● **Instructions**
A) In the blog post on students and teaching, rewrite the passage starting at "I’m going to" and ending at "in that course.", substituting "supposedly" for "theoretically".
B) Answer these questions from the blog post on students and teaching:
(i) What kind of student does the writer say sent the e-mail?
(ii) Which exam does the post name for the law?
(iii) What does the post say doctors have?
C) Carry the blog post on students and teaching forward from its final sentence.

● **Source extract**
--*--

Hildegarde

Jane Haddam’s WordPress weblog

Opening Day Blues

with 3 comments

Well, okay, not opening day.  It’s been about a week now.  But things are off to a roaring start.  Consider, for instance, the text of this e-mail, which I received from a student:

>>>I am a student in your class… I been going to tha class .. So I jus wanna kno can you please email me any homework or miss work so I can get caught up …. thank you ….. 
>>>

I’m not making that up.  The only change I made was to take out the name of the sender.  That’s a college freshman, at least. 

I’m going to go back to a theme, and I understand I’m getting repetitive.  The fact that somebody has passed a course in something tells me nothing at all about whether that person has mastered the skills or the material theoretically taught in that course.

It doesn’t tell me how good her teacher was, either, because I am increasingly of the opinion that although there are plenty of bad teachers, there are even more bad students, and the best teacher in the world cannot overcome the drive of a bad student not to learn.

I still say that what bugs me about all of this is the fact that we accept the passing of a course–or a course of study–as “proof” that people are “qualified” to do all kinds of things.  For most areas of work and further education, we don’t even do anything to double check.  The law has the bar exam.  Doctors have med boards.  Accounting has a general exam as well.  Everybody else, we just send out and let them hang.  Or let them hang us.

--*--

● **Stored items from a collection**

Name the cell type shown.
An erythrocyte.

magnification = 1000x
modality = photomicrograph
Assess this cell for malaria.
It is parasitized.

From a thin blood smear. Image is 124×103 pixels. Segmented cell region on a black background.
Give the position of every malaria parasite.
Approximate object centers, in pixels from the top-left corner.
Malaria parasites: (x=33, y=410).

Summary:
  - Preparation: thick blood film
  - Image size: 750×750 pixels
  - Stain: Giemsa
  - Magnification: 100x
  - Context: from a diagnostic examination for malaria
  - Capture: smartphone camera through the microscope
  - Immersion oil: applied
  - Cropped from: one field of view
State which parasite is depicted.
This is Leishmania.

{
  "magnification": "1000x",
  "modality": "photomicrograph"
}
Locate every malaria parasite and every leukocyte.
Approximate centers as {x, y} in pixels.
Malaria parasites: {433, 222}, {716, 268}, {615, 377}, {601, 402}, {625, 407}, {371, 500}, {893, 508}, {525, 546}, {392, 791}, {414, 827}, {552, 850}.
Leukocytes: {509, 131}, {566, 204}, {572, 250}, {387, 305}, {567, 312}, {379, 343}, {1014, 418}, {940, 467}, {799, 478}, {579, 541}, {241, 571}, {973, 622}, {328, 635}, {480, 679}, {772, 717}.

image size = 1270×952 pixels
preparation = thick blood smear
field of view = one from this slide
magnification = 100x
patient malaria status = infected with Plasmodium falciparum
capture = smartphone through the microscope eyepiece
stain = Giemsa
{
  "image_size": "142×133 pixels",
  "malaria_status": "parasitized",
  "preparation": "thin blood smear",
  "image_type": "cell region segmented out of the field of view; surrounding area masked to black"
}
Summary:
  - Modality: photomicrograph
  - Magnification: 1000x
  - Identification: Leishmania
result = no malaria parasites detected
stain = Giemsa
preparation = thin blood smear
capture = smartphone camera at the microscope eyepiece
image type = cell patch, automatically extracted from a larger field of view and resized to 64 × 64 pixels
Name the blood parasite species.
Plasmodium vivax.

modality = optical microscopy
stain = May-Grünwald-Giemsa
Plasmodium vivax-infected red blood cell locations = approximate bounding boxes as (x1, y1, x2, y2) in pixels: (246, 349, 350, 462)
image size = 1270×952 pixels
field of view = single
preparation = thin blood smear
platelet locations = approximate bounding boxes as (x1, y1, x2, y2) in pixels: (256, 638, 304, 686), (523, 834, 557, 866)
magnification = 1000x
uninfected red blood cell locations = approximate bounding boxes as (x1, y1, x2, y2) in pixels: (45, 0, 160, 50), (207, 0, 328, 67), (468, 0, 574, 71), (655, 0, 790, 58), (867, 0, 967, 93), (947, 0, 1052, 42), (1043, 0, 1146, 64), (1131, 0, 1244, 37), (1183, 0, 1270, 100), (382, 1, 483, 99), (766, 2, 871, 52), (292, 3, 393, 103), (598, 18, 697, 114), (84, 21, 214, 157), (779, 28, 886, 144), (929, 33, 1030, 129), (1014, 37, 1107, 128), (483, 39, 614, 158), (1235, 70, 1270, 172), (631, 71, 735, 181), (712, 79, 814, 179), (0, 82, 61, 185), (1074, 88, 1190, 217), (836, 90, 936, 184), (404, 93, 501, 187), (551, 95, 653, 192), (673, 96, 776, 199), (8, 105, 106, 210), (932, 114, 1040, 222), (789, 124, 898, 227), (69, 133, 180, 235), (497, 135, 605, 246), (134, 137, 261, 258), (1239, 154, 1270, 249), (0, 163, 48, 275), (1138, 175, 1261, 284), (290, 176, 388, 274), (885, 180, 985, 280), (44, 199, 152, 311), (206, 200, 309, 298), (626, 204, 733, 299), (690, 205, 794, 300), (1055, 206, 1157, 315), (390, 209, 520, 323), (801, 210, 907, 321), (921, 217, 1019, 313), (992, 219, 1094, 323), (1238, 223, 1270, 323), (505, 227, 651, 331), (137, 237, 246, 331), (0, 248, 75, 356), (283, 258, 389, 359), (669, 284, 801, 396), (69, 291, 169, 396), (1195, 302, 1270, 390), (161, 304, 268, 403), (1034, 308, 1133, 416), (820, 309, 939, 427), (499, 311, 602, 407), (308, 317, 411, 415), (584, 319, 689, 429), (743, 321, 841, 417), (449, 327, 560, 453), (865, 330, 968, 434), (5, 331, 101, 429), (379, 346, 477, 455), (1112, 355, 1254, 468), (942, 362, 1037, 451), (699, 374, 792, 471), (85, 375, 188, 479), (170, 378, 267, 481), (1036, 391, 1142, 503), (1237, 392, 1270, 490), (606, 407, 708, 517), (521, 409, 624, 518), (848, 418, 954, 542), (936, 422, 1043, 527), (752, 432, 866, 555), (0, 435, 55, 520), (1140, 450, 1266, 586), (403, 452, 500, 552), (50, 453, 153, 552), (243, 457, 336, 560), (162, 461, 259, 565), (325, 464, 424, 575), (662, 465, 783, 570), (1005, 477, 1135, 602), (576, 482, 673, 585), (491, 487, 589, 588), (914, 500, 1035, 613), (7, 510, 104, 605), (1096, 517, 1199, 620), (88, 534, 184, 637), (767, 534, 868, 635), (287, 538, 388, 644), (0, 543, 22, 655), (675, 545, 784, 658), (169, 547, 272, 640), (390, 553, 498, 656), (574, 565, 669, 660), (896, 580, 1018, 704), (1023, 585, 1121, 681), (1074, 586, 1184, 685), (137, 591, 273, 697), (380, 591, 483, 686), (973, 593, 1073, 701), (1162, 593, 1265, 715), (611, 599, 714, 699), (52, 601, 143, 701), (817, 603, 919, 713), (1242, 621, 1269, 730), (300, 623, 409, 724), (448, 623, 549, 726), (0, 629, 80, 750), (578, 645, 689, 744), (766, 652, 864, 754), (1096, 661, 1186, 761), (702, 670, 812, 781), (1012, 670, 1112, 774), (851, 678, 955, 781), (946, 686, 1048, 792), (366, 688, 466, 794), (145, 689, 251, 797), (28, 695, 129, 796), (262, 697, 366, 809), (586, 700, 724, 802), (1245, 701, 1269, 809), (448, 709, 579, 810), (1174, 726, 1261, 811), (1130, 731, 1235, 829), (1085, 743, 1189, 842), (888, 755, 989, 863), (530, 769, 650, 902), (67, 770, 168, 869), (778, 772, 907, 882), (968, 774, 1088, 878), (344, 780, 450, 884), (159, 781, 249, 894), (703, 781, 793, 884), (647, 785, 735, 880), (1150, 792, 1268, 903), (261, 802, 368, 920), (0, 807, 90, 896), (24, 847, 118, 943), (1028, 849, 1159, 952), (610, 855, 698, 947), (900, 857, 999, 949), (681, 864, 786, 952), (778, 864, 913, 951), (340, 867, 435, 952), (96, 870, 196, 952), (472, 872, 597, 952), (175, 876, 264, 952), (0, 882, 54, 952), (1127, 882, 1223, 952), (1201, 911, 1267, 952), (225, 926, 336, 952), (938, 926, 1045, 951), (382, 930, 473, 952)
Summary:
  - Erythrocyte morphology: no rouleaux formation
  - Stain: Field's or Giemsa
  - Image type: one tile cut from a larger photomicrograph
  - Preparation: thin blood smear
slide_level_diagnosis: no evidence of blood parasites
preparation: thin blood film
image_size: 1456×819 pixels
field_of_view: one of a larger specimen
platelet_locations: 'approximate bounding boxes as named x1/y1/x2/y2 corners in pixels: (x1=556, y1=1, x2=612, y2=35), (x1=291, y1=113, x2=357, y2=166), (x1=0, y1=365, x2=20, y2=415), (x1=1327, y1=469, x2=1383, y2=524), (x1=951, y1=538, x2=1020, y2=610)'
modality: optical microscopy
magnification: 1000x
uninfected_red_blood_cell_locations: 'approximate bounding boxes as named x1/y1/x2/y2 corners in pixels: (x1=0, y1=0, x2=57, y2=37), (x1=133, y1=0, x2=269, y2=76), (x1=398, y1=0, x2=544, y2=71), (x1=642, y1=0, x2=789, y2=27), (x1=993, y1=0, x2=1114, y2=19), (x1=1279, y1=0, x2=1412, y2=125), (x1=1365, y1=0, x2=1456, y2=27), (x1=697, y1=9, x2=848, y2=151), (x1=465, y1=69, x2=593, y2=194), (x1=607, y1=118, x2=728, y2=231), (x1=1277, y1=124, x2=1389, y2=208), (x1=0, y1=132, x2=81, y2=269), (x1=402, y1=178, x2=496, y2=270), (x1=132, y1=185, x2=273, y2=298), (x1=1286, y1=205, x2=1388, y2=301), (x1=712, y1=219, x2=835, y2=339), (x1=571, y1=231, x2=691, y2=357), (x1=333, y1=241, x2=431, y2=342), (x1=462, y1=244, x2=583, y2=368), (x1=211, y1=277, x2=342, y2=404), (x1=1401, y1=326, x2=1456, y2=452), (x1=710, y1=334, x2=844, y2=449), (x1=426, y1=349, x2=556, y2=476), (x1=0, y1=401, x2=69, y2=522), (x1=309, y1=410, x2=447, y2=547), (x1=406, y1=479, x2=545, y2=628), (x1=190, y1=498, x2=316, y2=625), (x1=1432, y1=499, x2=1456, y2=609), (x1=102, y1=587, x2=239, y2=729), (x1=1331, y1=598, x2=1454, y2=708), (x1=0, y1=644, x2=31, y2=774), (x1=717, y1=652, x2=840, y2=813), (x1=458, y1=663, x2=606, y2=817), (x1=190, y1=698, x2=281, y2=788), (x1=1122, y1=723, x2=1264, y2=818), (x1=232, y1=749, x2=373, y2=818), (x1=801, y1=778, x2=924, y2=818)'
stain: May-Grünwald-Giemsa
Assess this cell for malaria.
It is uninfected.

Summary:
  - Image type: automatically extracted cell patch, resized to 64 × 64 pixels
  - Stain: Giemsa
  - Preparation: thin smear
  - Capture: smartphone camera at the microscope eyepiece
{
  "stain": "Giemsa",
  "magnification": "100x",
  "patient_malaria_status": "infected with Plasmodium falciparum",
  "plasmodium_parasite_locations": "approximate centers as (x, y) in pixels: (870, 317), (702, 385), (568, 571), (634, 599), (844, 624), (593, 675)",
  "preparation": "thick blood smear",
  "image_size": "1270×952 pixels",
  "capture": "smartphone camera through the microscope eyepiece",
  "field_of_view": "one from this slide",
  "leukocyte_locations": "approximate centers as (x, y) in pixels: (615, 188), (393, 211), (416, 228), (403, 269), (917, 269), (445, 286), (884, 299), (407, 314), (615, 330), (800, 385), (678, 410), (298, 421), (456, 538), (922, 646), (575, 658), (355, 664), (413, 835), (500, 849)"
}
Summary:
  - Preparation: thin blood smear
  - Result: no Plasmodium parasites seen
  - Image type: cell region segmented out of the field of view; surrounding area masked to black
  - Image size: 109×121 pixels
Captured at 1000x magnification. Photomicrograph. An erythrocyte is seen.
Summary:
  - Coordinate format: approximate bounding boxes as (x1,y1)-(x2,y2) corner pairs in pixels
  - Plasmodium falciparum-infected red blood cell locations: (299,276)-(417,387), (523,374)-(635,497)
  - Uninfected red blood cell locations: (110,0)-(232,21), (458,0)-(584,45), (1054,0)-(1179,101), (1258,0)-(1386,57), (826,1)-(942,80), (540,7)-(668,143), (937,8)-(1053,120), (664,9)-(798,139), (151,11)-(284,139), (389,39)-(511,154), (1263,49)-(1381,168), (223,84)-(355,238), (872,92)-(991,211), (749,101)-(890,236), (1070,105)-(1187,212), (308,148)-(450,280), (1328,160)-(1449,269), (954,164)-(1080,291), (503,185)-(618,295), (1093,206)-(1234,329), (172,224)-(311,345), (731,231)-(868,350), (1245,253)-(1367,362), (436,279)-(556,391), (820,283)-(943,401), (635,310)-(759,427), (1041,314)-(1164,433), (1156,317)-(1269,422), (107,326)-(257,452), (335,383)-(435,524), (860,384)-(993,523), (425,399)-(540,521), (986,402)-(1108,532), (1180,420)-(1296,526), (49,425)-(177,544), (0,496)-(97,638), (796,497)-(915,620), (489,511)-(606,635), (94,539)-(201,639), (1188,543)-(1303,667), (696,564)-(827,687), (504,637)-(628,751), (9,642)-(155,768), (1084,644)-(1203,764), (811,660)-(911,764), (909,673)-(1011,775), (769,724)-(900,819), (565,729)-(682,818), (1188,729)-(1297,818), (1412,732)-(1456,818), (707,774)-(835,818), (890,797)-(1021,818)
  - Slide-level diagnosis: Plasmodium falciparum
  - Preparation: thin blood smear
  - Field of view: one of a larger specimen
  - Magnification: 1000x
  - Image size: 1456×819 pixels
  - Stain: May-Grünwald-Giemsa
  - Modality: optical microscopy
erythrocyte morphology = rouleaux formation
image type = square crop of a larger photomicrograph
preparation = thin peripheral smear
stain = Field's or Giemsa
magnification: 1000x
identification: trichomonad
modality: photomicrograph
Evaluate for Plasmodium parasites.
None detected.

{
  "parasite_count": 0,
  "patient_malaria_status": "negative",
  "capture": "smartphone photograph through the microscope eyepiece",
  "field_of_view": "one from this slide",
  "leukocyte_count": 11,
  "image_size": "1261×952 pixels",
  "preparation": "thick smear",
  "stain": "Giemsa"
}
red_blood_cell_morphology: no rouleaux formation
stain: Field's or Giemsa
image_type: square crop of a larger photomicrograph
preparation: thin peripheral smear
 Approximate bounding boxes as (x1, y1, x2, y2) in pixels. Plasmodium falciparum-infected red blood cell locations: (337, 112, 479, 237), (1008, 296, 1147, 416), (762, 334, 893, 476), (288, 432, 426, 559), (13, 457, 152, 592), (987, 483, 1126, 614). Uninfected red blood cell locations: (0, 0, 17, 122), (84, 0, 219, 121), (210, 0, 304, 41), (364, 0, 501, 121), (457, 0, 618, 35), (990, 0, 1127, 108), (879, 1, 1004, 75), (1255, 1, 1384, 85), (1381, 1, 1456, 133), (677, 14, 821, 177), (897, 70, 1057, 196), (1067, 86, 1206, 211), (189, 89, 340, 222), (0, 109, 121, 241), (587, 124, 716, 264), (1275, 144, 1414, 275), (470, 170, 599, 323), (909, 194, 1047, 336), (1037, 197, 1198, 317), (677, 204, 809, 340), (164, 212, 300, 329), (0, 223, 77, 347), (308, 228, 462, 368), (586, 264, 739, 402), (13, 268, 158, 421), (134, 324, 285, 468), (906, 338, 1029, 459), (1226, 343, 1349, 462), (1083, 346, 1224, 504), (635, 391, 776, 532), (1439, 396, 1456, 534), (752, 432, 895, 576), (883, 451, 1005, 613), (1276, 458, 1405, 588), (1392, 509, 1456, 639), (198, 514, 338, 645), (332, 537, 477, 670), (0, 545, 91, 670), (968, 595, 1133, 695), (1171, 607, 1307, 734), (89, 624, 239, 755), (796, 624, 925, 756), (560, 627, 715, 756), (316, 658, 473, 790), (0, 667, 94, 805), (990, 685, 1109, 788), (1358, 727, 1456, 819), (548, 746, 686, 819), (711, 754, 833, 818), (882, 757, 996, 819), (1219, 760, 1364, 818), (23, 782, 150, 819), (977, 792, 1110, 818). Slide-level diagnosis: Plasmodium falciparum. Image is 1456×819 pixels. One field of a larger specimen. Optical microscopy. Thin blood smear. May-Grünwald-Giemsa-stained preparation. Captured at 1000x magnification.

--*--

● **Results in order**
A)
I’m going to go back to a theme, and I understand I’m getting repetitive.  The fact that somebody has passed a course in something tells me nothing at all about whether that person has mastered the skills or the material supposedly taught in that course.

B)
(i) A college freshman.
(ii) The bar exam.
(iii) Med boards.

C)
I’m beginning more and more to think that Charles Murray is right about this–we should abandon our reliance on schools and place the burden of “proving” that our applicants know something on general tests that probe for the specific skills involved.  Instead of inisting that everybody take a class in English compeition, there should be a test in English composition that anybody can take and pass or fail as they are capable.  And if they can pass without having to sit for long boring hours in a classroom with a teacher who writes less well than they do–well, good for them.

Sometimes I feel that the trend in the world in my lifetime has been the institutionalizing of everything–we more and more seem to rely on large institutions to do all our work for us.  I don’t mean taking out the garbage or doing the wash, but making decisions about the human beings we deal with and their ability to do the things we want them to do.

When I was growing up, boys learned to fix cars by tinkering with old ones in their own garages, then by getting jobs in gas stations and watching while guys who did it for a living taught them what to do.  Now we’ve got “associates degree programs” in auto mechanics at the local community college.  I trust the guys who learned in their garages a lot more than I trust the ones toting around paper credentials saying they know where my carburetor is.  And I know I probably just spelled that wrong. 

I’ve always thought that our rage for paper credentials had a lot to do with our attempts to be sure that we are not rejecting people for the wrong reasons–that we are not engaging in racial or sexual discrimination, for instance–but it seems to me that the credentials mania is actually making us less knowledgable rather than more, and less competent at all kinds of things.

And the reality of that shows more strongly every day. 

So it seems to me that it can only be a matter of time before it all collapses. 

I just wish I could see it coming next week instead of next decade.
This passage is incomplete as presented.